2) This application does not have the functionality to search for 'good' polynomials at this time. In this algorithm, an 'algebraic polynomial' needs to be selected. The choice of polynomial affects how quickly smooth relations are found in later steps as well as the total number of relations you will be able to find. This makes the selection of your polynomial of the utmost importance and is the largest single factor affecting total factoring time. Most implementations will search for a polynomial for you, using a metric called Murphy's alpha function and possibly doing a little trial sieving to get an estimate of the density of smooth relation that that polynomial produces.

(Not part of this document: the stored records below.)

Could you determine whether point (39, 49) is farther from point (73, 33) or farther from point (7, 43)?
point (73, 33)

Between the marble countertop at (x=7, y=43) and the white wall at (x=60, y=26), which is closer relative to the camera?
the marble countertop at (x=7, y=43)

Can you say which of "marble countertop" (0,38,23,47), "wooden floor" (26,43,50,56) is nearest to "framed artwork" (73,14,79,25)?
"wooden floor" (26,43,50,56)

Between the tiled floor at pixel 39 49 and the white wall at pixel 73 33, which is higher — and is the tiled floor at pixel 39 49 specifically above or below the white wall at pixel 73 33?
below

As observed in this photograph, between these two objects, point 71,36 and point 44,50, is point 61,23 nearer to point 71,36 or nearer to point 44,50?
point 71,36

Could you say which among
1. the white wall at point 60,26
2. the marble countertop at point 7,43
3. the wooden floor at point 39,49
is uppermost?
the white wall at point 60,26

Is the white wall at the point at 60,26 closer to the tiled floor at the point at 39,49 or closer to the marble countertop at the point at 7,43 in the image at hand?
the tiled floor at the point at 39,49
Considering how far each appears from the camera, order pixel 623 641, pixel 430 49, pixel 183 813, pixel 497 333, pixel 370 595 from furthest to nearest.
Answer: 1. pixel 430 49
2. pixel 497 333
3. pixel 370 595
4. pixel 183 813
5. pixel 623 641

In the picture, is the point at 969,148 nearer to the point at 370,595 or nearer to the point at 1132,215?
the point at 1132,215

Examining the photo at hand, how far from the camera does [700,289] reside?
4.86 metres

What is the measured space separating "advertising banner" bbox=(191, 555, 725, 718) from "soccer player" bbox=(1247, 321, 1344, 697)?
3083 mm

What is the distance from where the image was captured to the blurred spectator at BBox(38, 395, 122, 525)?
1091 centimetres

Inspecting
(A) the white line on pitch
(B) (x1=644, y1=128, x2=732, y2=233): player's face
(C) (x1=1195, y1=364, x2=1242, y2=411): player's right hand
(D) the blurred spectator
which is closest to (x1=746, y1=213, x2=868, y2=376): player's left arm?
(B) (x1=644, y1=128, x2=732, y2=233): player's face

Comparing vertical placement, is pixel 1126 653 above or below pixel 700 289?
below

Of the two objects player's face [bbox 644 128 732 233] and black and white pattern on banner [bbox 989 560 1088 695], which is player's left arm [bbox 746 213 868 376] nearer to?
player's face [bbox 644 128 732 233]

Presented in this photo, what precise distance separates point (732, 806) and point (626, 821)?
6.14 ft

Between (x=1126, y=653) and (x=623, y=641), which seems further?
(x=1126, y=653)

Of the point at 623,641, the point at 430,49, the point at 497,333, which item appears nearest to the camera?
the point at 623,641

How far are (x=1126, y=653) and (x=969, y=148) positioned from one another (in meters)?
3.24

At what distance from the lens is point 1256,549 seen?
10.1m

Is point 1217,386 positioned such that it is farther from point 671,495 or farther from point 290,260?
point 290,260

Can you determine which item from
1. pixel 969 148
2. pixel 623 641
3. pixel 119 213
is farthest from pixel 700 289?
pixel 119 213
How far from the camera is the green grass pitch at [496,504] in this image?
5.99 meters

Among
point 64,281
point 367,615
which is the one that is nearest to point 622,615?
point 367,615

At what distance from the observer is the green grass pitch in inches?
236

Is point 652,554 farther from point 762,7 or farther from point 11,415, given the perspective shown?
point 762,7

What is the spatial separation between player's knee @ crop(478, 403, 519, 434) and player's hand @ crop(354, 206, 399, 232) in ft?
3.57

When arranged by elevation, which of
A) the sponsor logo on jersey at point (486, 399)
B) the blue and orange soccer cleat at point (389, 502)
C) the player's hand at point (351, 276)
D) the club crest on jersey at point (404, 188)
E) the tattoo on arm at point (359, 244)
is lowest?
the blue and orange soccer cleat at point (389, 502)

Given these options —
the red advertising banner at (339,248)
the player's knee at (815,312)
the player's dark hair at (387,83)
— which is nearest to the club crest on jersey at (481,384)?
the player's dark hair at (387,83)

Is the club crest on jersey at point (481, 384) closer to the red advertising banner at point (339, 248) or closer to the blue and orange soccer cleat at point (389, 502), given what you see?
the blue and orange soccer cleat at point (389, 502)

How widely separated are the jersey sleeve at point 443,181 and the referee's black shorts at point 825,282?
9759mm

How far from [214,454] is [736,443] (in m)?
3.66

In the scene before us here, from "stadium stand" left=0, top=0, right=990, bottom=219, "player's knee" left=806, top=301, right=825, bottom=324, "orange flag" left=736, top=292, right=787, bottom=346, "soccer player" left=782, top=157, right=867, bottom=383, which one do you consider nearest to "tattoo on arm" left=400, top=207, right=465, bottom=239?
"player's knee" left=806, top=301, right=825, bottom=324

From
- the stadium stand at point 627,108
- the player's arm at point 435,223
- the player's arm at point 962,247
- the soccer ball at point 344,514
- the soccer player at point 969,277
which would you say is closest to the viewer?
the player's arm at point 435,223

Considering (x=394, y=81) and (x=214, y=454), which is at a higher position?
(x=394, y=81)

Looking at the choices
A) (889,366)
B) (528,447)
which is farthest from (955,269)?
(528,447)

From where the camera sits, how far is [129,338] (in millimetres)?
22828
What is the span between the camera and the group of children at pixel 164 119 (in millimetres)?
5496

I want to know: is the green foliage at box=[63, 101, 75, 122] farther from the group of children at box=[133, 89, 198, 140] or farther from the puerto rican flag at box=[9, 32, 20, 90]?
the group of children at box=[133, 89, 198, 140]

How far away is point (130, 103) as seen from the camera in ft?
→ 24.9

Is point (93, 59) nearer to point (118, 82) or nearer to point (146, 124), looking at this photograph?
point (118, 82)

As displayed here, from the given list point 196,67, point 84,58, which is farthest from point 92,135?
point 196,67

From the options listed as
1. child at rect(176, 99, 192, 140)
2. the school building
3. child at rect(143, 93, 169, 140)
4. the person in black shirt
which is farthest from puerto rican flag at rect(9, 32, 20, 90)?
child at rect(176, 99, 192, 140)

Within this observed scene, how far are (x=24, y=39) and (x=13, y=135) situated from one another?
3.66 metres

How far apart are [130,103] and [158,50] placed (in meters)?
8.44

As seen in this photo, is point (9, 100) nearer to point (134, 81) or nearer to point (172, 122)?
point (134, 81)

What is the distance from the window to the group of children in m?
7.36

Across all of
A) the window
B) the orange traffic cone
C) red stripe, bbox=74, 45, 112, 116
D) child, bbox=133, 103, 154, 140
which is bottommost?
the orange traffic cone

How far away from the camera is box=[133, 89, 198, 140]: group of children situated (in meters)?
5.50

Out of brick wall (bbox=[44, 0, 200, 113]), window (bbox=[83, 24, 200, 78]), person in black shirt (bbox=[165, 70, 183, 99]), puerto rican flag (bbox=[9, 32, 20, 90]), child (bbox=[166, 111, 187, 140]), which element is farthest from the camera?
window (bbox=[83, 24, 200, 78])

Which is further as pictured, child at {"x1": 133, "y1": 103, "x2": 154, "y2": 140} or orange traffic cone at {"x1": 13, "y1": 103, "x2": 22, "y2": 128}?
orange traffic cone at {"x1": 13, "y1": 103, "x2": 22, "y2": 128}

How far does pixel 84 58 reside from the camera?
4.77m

This implementation is still barely beyond the proof of concept stage, and as such requires that the choice of polynomial to use has be supplied to it, either from a white paper that is discussing a successful factorization of that particular number and tells you the polynomial they used or from some other GNFS factoring program that does have a polynomial search routine, such as YAFU or mseive.

Given you comment out the offending code in #1 and you know a good starting polynomial to supply to the application, in theory, it should be able to factor RSA-100 or a semi-prime number of similar size, although this has not been actually done, and so other issues may be found that must be resolved before this is actually achievable.

I hope that answers your question.

Manuel3115 commented 5 years ago

Thank you for your answer ! I find it surprising that, even though it has been used over a decade ago to factor numbers such as RSA160, almost nobody in the world has been able to make a working GNFS algorithm publically available. I have to applaud you for being one of the first to make a semi-functional one. I guess it is explained by the sheer difficulty in understanding and writing such an algorithm. It is also very surprising that factoring numbers, something we learn to do in middle school, starts to have so much dept as you take bigger and bigger numbers.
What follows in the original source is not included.